* _Dataset content_
++++++
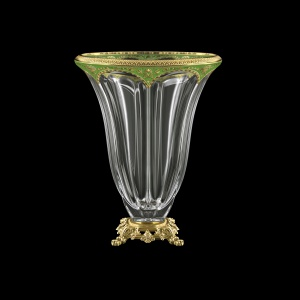 Panel VVZ PEGG CH Vase 33cm 1pc in Flora´s Empire Golden Green Decor (24-537/O.245)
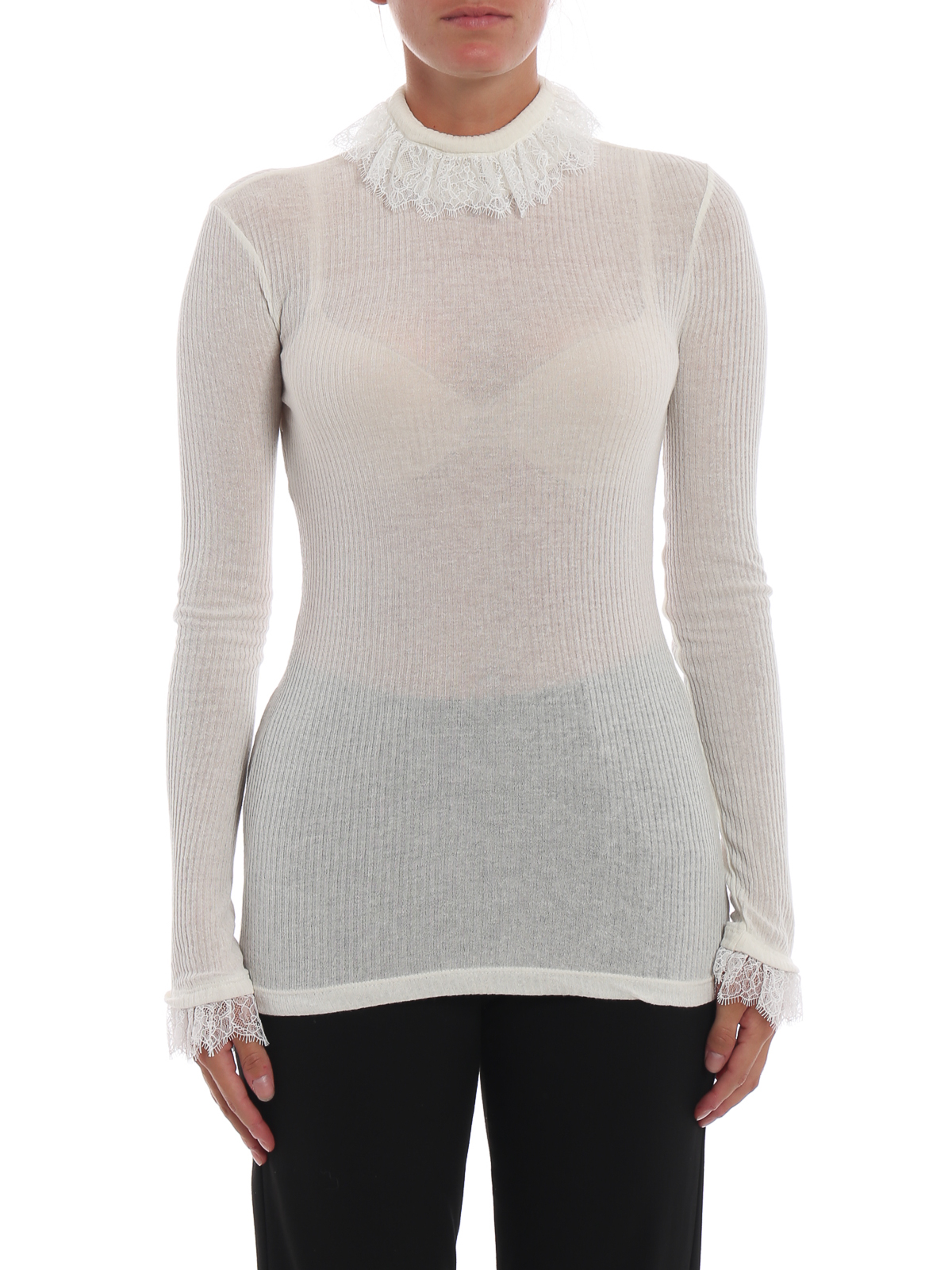 7c2f2b3f00fe60 iKRIX-philosophy-di-lorenzo-serafini-turtlenecks--polo-necks-lace-ruched-white-wool-blend-turtleneck-00000142653f00s013.jpg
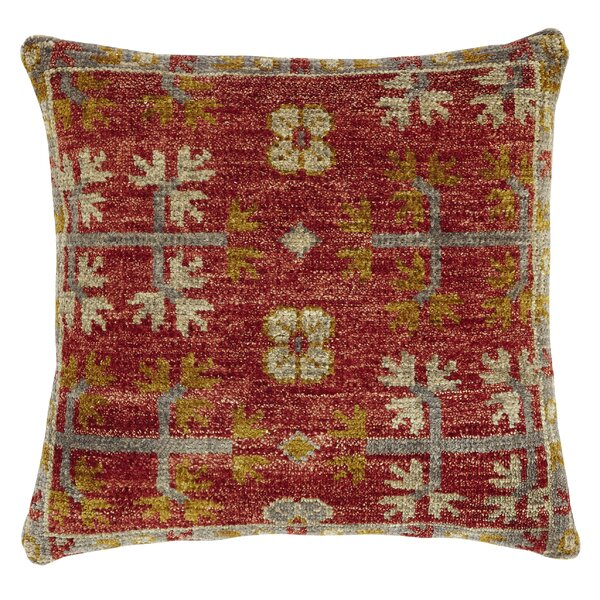 Bonilla Wool Throw Pillow by Bungalow Rose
++++++
* _Problem description_
Copy the full listing above exactly, apart from the pictures.

* _Answer_
 Panel VVZ PEGG CH Vase 33cm 1pc in Flora´s Empire Golden Green Decor (24-537/O.245)
 7c2f2b3f00fe60 iKRIX-philosophy-di-lorenzo-serafini-turtlenecks--polo-necks-lace-ruched-white-wool-blend-turtleneck-00000142653f00s013.jpg
 Bonilla Wool Throw Pillow by Bungalow Rose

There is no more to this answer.